IMMIGRATION LAW & POLICY

Arrest and Detention

 

 

Lawsuit filed to enjoin entry of immigration records into FBI's crime database
Immigrants' Rights Update, Vol. 18, No. 1, February 17, 2004

Civil rights and immigrant defense organizations have filed a federal lawsuit challenging a post-9/11 initiative by Attorney General John Ashcroft to enlist state and local police in the routine enforcement of federal civil immigration laws. The groups charge that the defendants are entering civil immigration information regarding hundreds of thousands of non-U.S. citizens into the National Crime Information Center (NCIC), the database in which the Federal Bureau of Investigation stores information about criminals, without lawful authority to do so.

The lawsuit, filed in the U.S. District Court for the Eastern District of New York on Dec. 17, 2003, names as defendants the Depts. of Justice and Homeland Security (DOJ and DHS), the FBI, and U.S. Immigration and Customs Enforcement (ICE), as well as the heads of each of these agencies.

The complaint filed with the court argues that, since the inception (in 1930) of the FBI clearinghouse of federal, state, local, and international criminal justice records that in 1967 was renamed the National Crime Information Center, Congress has carefully delineated the categories of information that may lawfully be collected and exchanged through it. In defiance of these guidelines, the complaint charges, in 2002 the defendants began entering into the NCIC records for persons with outstanding orders of deportation, exclusion, or removal whom the defendants believe have remained in the U.S.-persons the government refers to as "absconders." Then in 2003, they began entering records for persons whom the DHS believes have violated a requirement of the National Security Entry-Exit Registration System (NSEERS), the "special registration" program instituted by the attorney general in June 2002.
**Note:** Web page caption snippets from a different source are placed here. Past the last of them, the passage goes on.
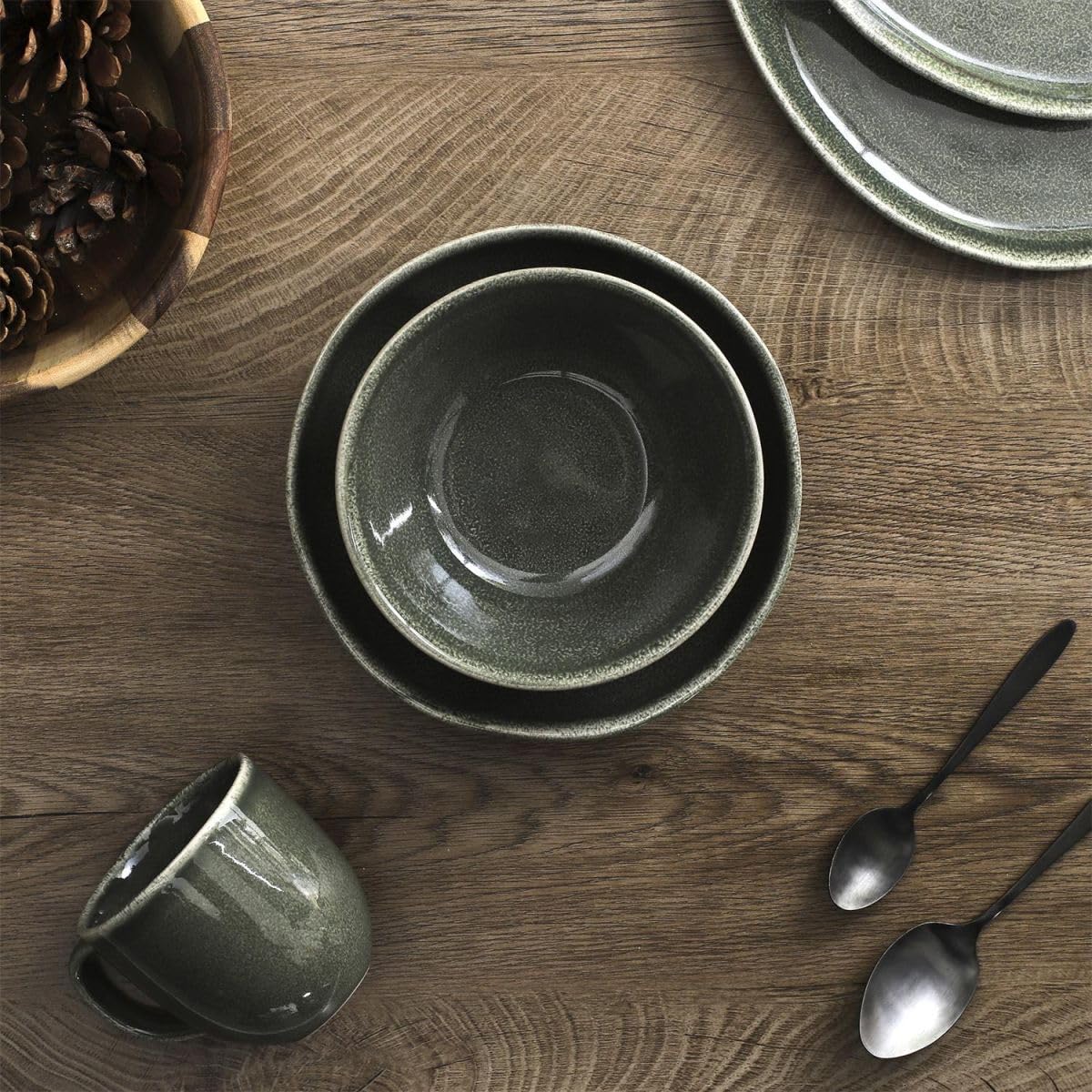 AltoBuy Set de 6 Assiettes Creuses en céramique au grés du Temps Vert (Ø18,7cm) - Maka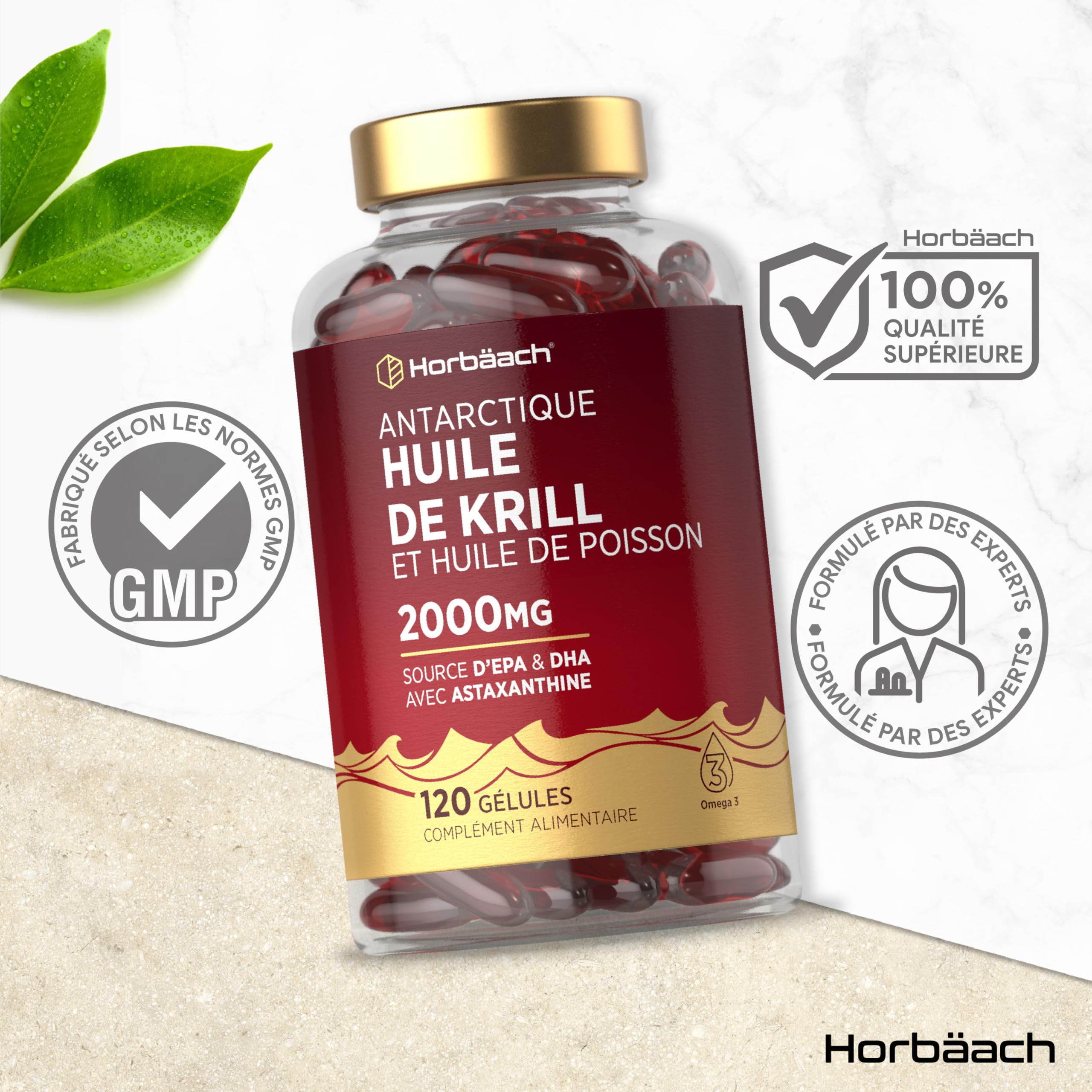 Huile de Krill 2000mg avec Astaxanthine et Phospholipides | 120 Gélules | Acides Gras Oméga 3 avec EPA et DHA | Complément Alimentaire Huile de Poisson | Antarctic Krill Oil Supplement | Horbaach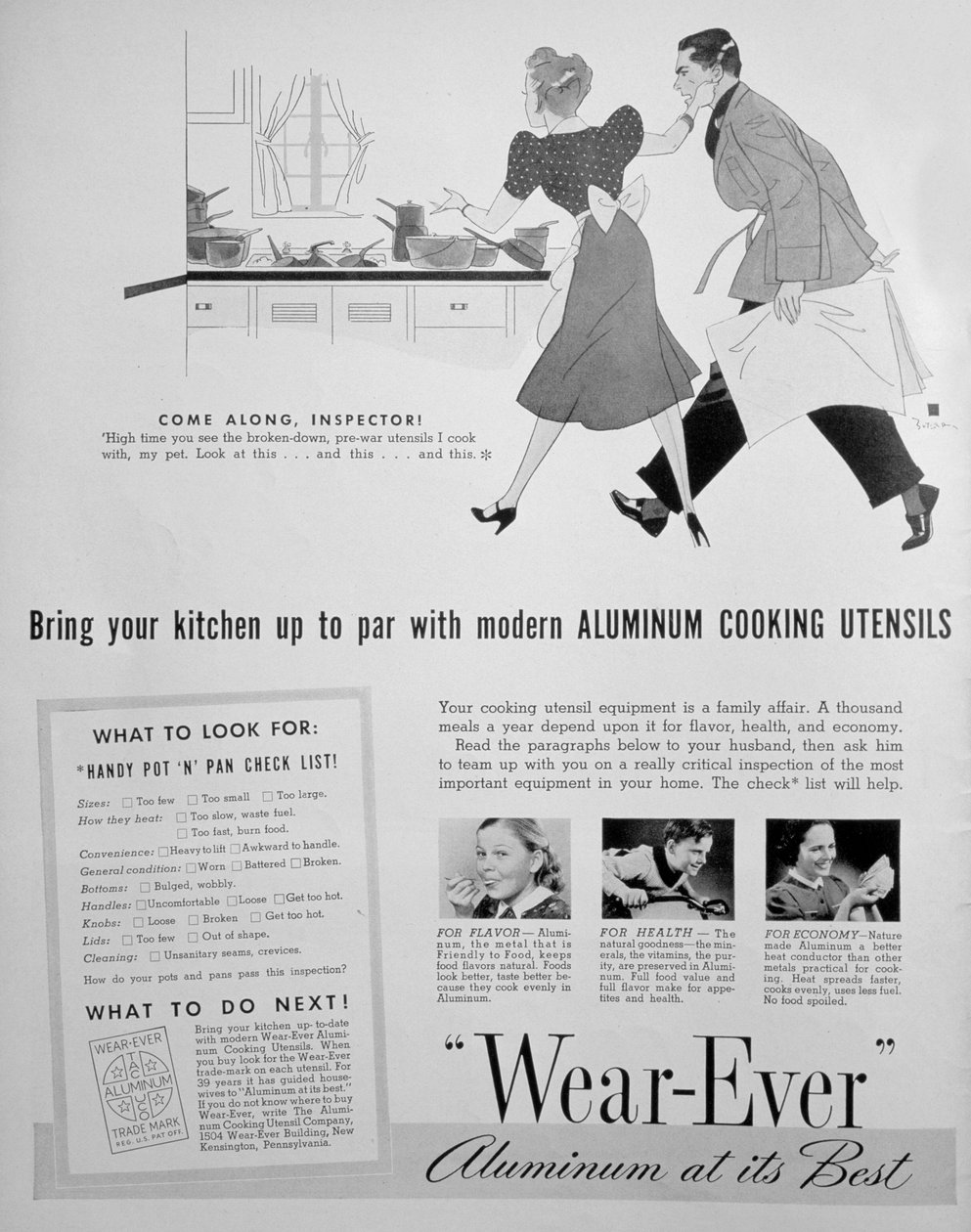 Annons för Wear-Ever köksredskap i aluminium, 1939 av Unbekannt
State and local police officers throughout the U.S. access the NCIC database "millions of times each day," according to the complaint, in the course of performing their regular patrol duties. When a local police officer pulls over a driver for committing a traffic violation, for example, he or she may run the driver's biographical information through the NCIC to check if any arrest warrants are outstanding against the driver. If such a warrant exists, the officer will arrest and hold the driver. By entering information into the database about suspected "absconders" and violators of NSEERS-related requirements, the defendants hope to enlist state and local police in their efforts to apprehend and arrest such people, despite Congress's having broadly preempted state or local police from making federal immigration-related arrests, except if they follow specific statutory procedures. (For more on this issue of who is authorized to enforce civil immigration laws, see "Alabama State Troopers Said to Receive 'Clear Authority' in Civil Immigration Enforcement," IMMIGRANTS' RIGHTS UPDATE, Nov. 24, 2003, p. 5.)
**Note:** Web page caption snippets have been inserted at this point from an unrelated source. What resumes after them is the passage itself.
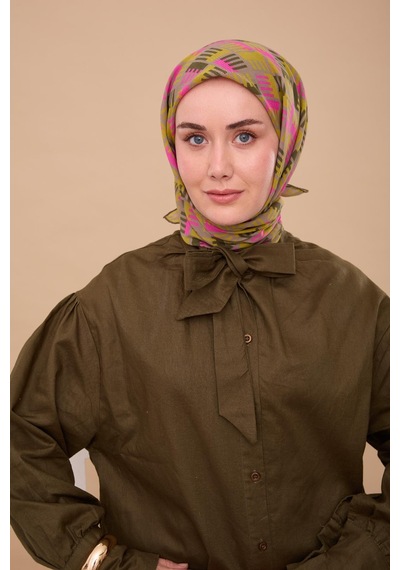 Silk Home Yaz Esintisi Eşarp 150001-06 Yeşil Kahve, Asit, Pembe, Kına Yeşili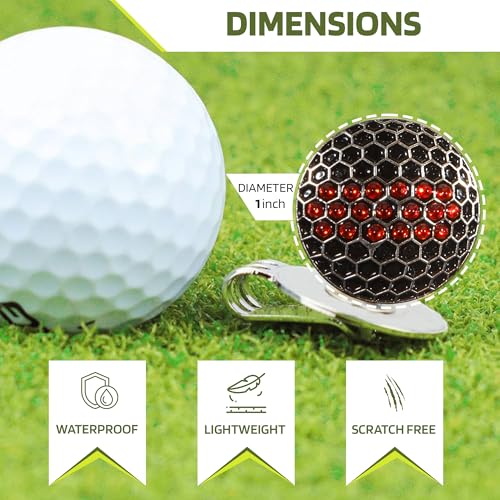 Golf Ball Marker Fits on Hat Clip - Premium Quality Metal Ball Marker with Red & Black Crystal Golf Ball Markers for Hat Divot Tool - Unique Golf Gift Accessory - Value Gift Set for Golfers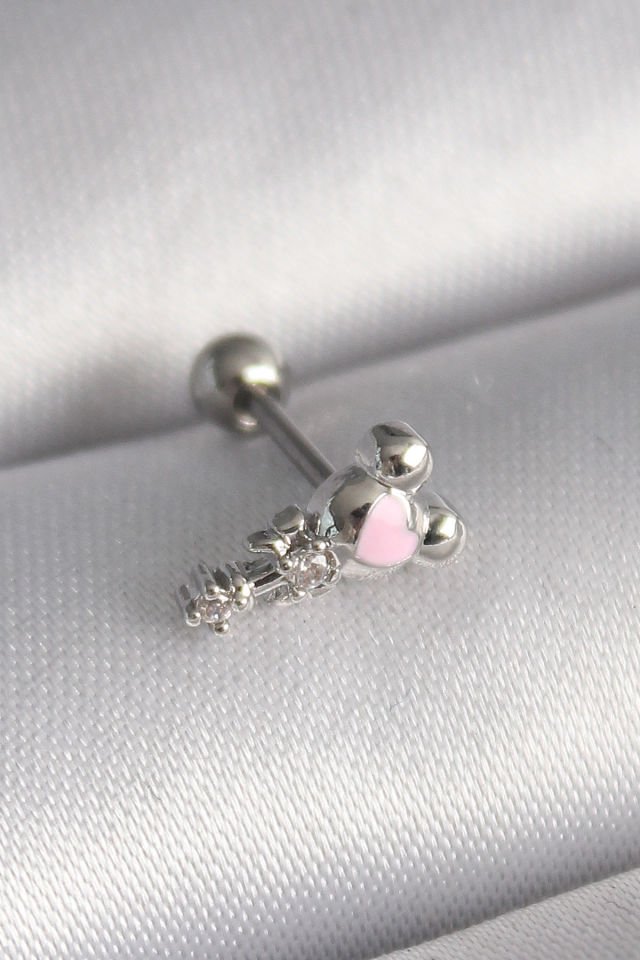 Gümüş Zirkon Taşlı Pembe Kalp  Tragus Piercing - 316L Çelik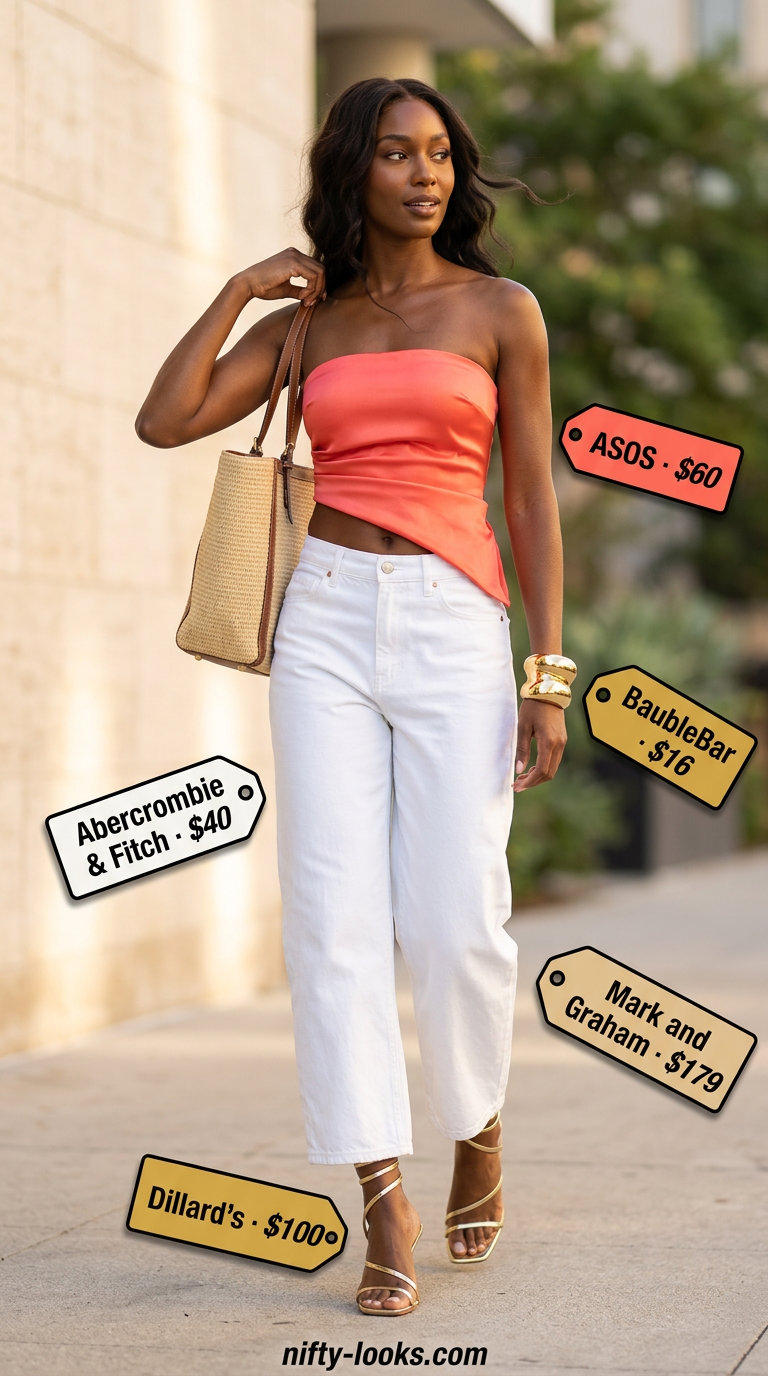 Coral tube top with white wide-leg jeans for a glamorous poolside party outfit 2026.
Furthermore, the lawsuit's plaintiffs charge that the immigration-related data being entered into the NCIC database is, by the DOJ inspector general's own admission, seriously flawed and not reliable (for more on the unreliability of immigration-related data and its implications, see "Justice Dept. Order Exempts Crime Database from Accuracy Requirement," IRU, June 3, 2003, p. 6). As a result, state and local officers who make immigration-related arrests based on that information are liable to be making them wrongfully, both because they are engaging in civil immigration law enforcement activities that Congress has barred the police from performing and because it is likely that the person they are arresting is guilty of nothing more than having done business with one of the government's most inept bureaucracies.

Finally, the plaintiffs charge, the government's misuse of the NCIC database undermines public safety by deterring crime victims and witnesses who are immigrants from cooperating with local or state police, for fear that they may be arrested. It also diverts scarce resources from priorities that local jurisdictions have identified as being most important, exposes officers untrained in the complexities of immigration law to liability for making wrongful arrests, and encourages racial and ethnic profiling on the part of police, the plaintiffs charge.

In their complaint, the plaintiffs ask the court to rule that the defendants' entering of civil immigration information into the NCIC and disseminating it to state and local police officers is not authorized by any statute, that it is unlawful because it encourages police to engage in civil immigration enforcement activities that they are preempted from conducting, and that, unless and until they obtain lawful authority to enter civil immigration information into the NCIC, the defendants must stop entering it and must remove all such information already entered.

The lawsuit's plaintiffs are the National Council of La Raza, the New York Immigration Coalition, the American-Arab Anti-Discrimination Committee, the Latin American Workers Project, and Unite. The complaint is available in PDF format online at www.aclu.org/Files/OpenFile.cfm?id=14599. (Please be aware that this is a large file and it might take some time to download on dial-up connections.)

National Council of La Raza, et al v. Ashcroft, et al, No. CV 03-6324 (E.D.N.Y., filed Dec. 17, 2003).